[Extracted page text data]
- - -
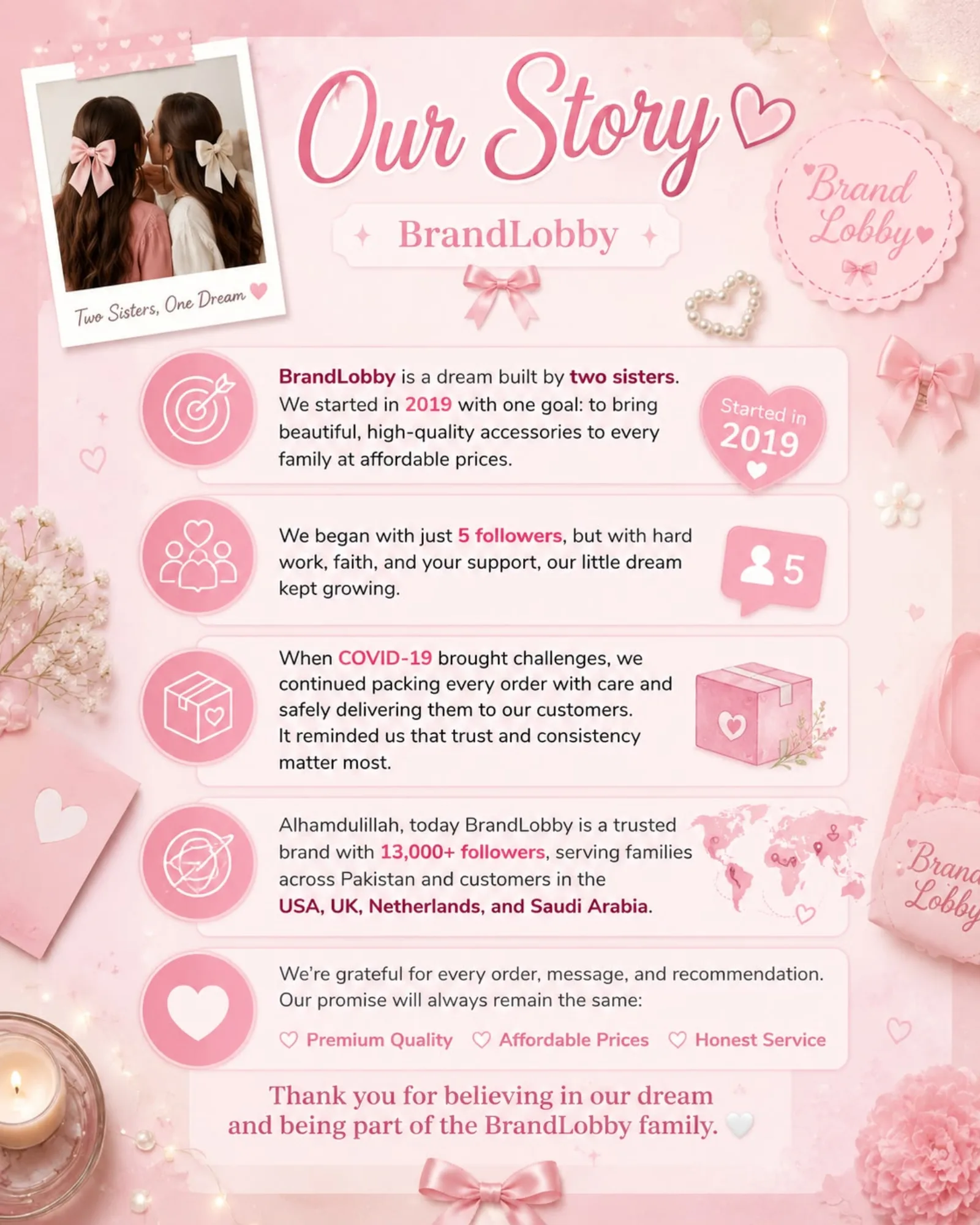 Two Sisters, One Dream

Our Story

BrandLobby

Brand Lobby

BrandLobby is a dream built by two sisters. We started in 2019 with one goal: to bring beautiful, high-quality accessories to every family at affordable prices.

Started in 2019

We began with just 5 followers, but with hard work, faith, and your support, our little dream kept growing.

5

When COVID-19 brought challenges, we continued packing every order with care and safely delivering them to our customers. It reminded us that trust and consistency matter most.

Alhamdulillah, today BrandLobby is a trusted brand with 13,000+ followers, serving families across Pakistan and customers in the USA, UK, Netherlands, and Saudi Arabia.

Brand Lobby

We're grateful for every order, message, and recommendation. Our promise will always remain the same:

Premium Quality Affordable Prices Honest Service

Thank you for believing in our dream and being part of the BrandLobby family.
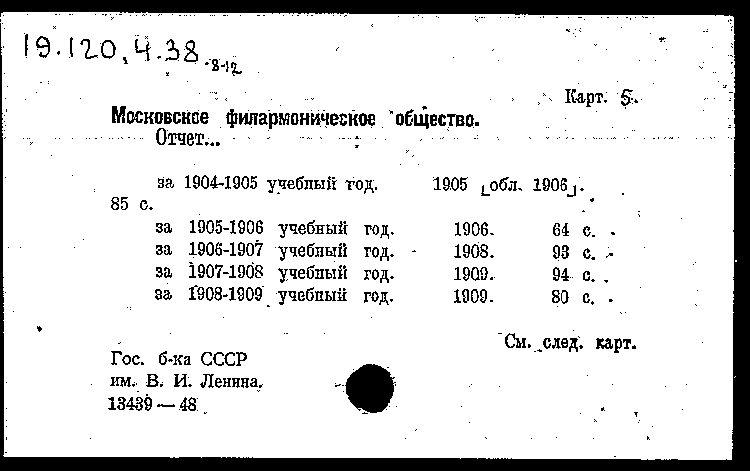 19.120,4.38 2-12

Карт. 5.

Московское филармоническое общество.
Отчет...

за 1904-1905 учебный год. 1905 [обл. 1906]. 85 с.
за 1905-1906 учебный год. 1906. 64 с.
за 1906-1907 учебный год. 1908. 93 с.
за 1907-1908 учебный год. 1909. 94 с.
за 1908-1909 учебный год. 1909. 80 с.

См. след. карт.

Гос. б-ка СССР
им. В. И. Ленина.
13439 — 48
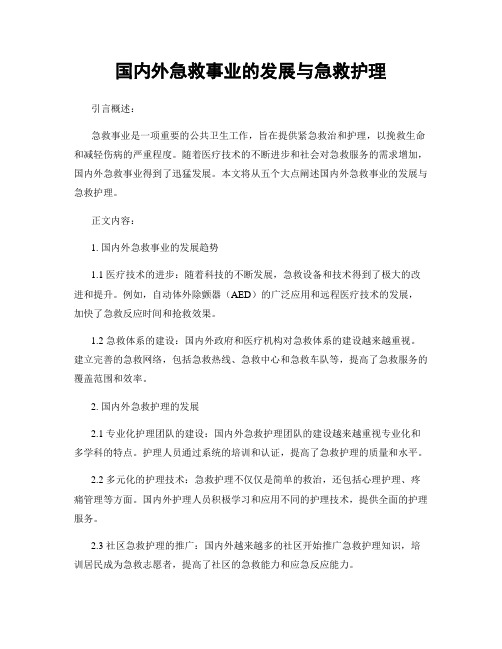 国内外急救事业的发展与急救护理

引言概述：

急救事业是一项重要的公共卫生工作，旨在提供紧急救治和护理，以挽救生命和减轻伤病的严重程度。随着医疗技术的不断进步和社会对急救服务的需求增加，国内外急救事业得到了迅猛发展。本文将从五个大点阐述国内外急救事业的发展与急救护理。

正文内容：

1. 国内外急救事业的发展趋势

1.1 医疗技术的进步：随着科技的不断发展，急救设备和技术得到了极大的改进和提升。例如，自动体外除颤器（AED）的广泛应用和远程医疗技术的发展，加快了急救反应时间和抢救效果。

1.2 急救体系的建设：国内外政府和医疗机构对急救体系的建设越来越重视。建立完善的急救网络，包括急救热线、急救中心和急救车队等，提高了急救服务的覆盖范围和效率。

2. 国内外急救护理的发展

2.1 专业化护理团队的建设：国内外急救护理团队的建设越来越重视专业化和多学科的特点。护理人员通过系统的培训和认证，提高了急救护理的质量和水平。

2.2 多元化的护理技术：急救护理不仅仅是简单的救治，还包括心理护理、疼痛管理等方面。国内外护理人员积极学习和应用不同的护理技术，提供全面的护理服务。

2.3 社区急救护理的推广：国内外越来越多的社区开始推广急救护理知识，培训居民成为急救志愿者，提高了社区的急救能力和应急反应能力。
- - -
= Exercise description =
Starting at the line containing "за 1907-1908 учебный год. 1909. 94 с." and stopping at the line containing "2.1 专业化护理团队的建设", output each line exactly as it appears above. Leave out the pictures.

= Output =
за 1907-1908 учебный год. 1909. 94 с.
за 1908-1909 учебный год. 1909. 80 с.

См. след. карт.

Гос. б-ка СССР
им. В. И. Ленина.
13439 — 48
 国内外急救事业的发展与急救护理

引言概述：

急救事业是一项重要的公共卫生工作，旨在提供紧急救治和护理，以挽救生命和减轻伤病的严重程度。随着医疗技术的不断进步和社会对急救服务的需求增加，国内外急救事业得到了迅猛发展。本文将从五个大点阐述国内外急救事业的发展与急救护理。

正文内容：

1. 国内外急救事业的发展趋势

1.1 医疗技术的进步：随着科技的不断发展，急救设备和技术得到了极大的改进和提升。例如，自动体外除颤器（AED）的广泛应用和远程医疗技术的发展，加快了急救反应时间和抢救效果。

1.2 急救体系的建设：国内外政府和医疗机构对急救体系的建设越来越重视。建立完善的急救网络，包括急救热线、急救中心和急救车队等，提高了急救服务的覆盖范围和效率。

2. 国内外急救护理的发展

2.1 专业化护理团队的建设：国内外急救护理团队的建设越来越重视专业化和多学科的特点。护理人员通过系统的培训和认证，提高了急救护理的质量和水平。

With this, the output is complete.